- Specialty: Ophthalmology
- Symptoms: Red, irritated, and painful eye; fever; general lack of well-being; swelling of nearby lymph glands; increased tearing
- Usual onset: Varies based on underlying cause
- Duration: Varies based on underlying cause and treatment
- Causes: Most commonly caused by cat-scratch disease; occasionally caused by other infections
- Risk factors: Exposure to cats, especially kittens; cat scratches or bites
- Diagnostic method: Based on symptoms, clinical findings, and patient history; can include serology, culture, and PCR tests
- Prevention: Avoiding cat scratches or bites; proper hygiene when handling cats
- Treatment: Primarily involves treating the underlying cause
- Medication: Depends on the underlying cause
- Prognosis: Varies depending on the underlying cause and the patient's overall health
- Frequency: Rare

= Parinaud's oculoglandular syndrome =

Parinaud's oculoglandular syndrome (POS) is a medical condition characterized by a specific set of symptoms affecting the eye and nearby lymph nodes. Named after the French ophthalmologist Henri Parinaud, it should not be confused with the neurological syndrome caused by a lesion in the midbrain which is also known as Parinaud's syndrome. Both were named after the same person, Henri Parinaud.

==Signs and symptoms==
The syndrome manifests as granulomatous conjunctivitis in one eye, accompanied by swollen lymph nodes in front of the ear on the same side. Granulomatous conjunctivitis refers to inflammation of the conjunctiva, the membrane that covers the white part of the eye, characterized by the presence of granulomas, small areas of inflammation due to tissue injury.
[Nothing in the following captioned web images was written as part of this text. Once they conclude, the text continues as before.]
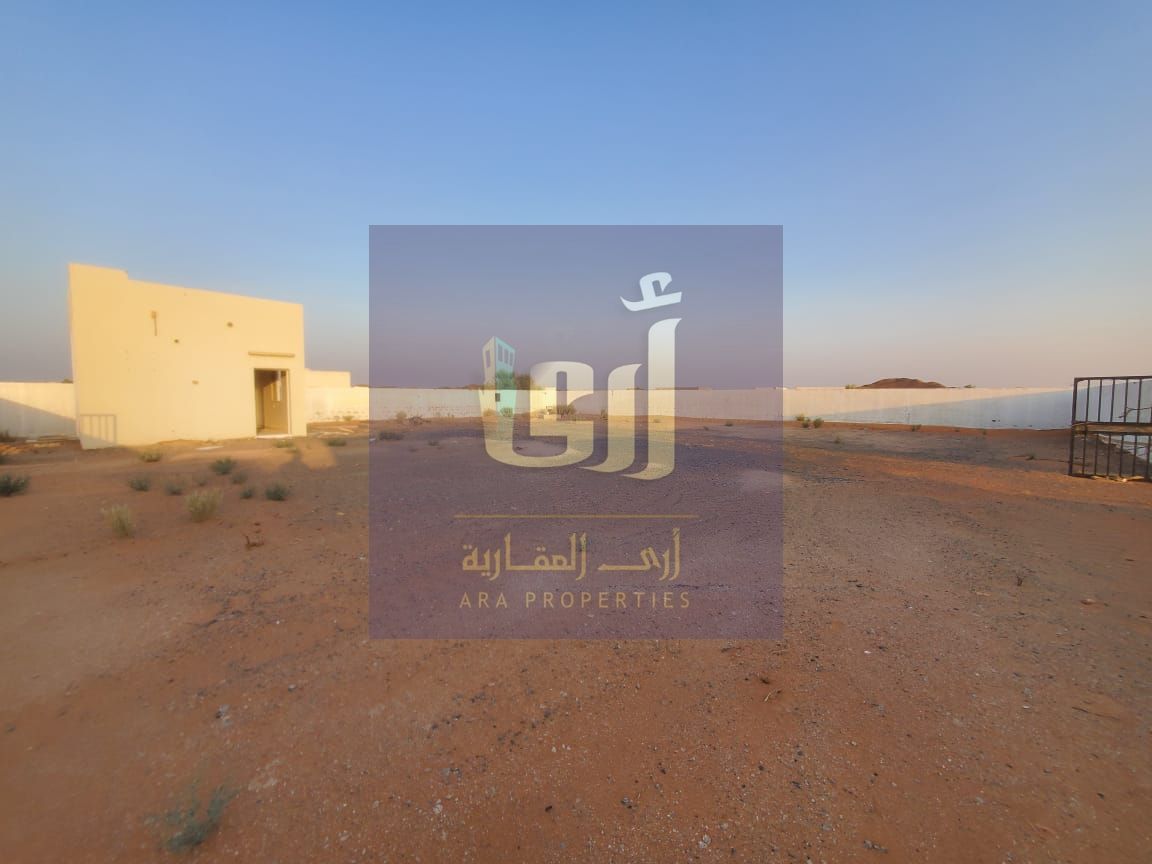 CHEAP OFFER FOR INDUSTRIAL LAND ONLY 8K FOR LICENSE RENEWAL OR NEW LICENSE WITHOUT SEWA DEPOSIT IN MALEA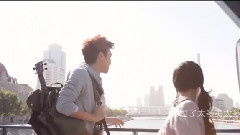 做你的微光 & 旅行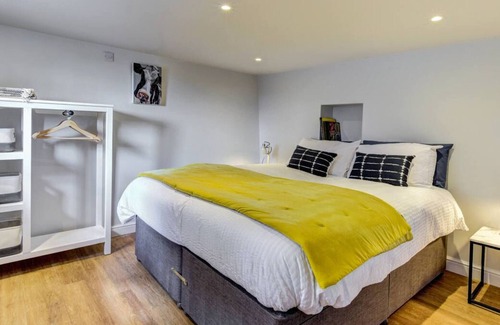 Bondgate Within House | The Sheep Pen in the beautiful Kendal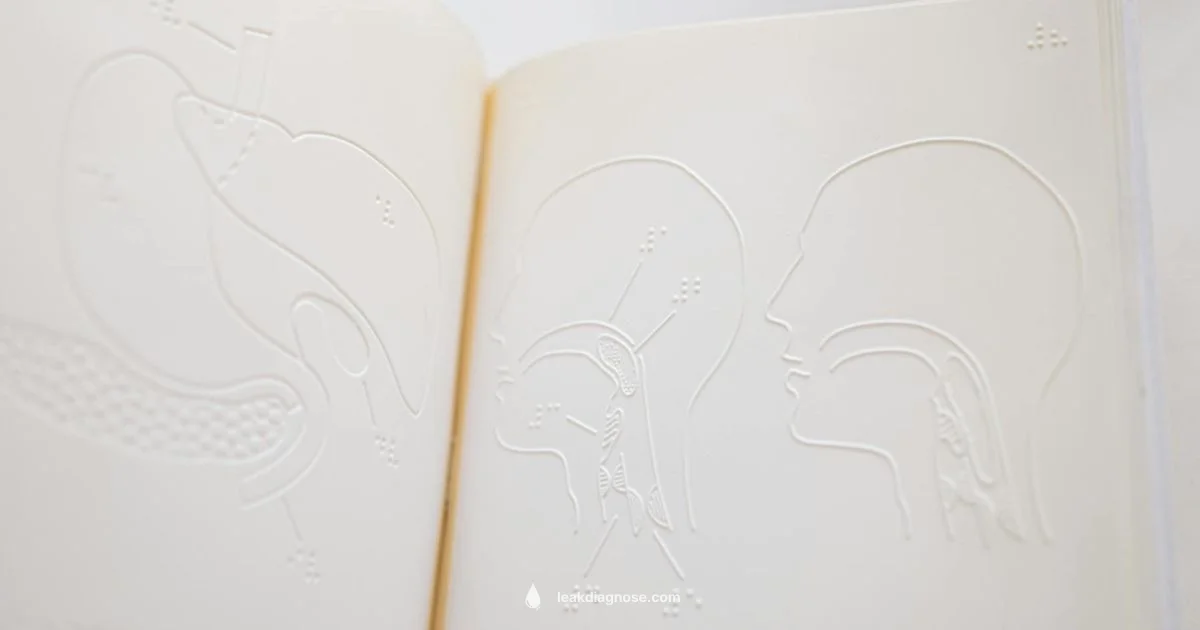 Leaky Veins Explained - Leak Diagnosis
Patients with POS may experience a red, irritated, and painful eye, fever, a general lack of well-being, swelling of nearby lymph glands, and sometimes increased tearing.

==Causes==
The most common cause of POS is cat-scratch disease, an infectious disease that typically results from a scratch or bite from a cat. However, this syndrome is an unusual feature of cat-scratch disease. In rare cases, other infections may also cause the syndrome.

- Bartonella henselae
- Francisella tularensis
- Herpes simplex virus type 1
- Paracoccidioides brasiliensis

==Diagnosis==
Diagnostic tests vary by symptoms, clinical findings, and patient history. They can include serology, culture, and PCR.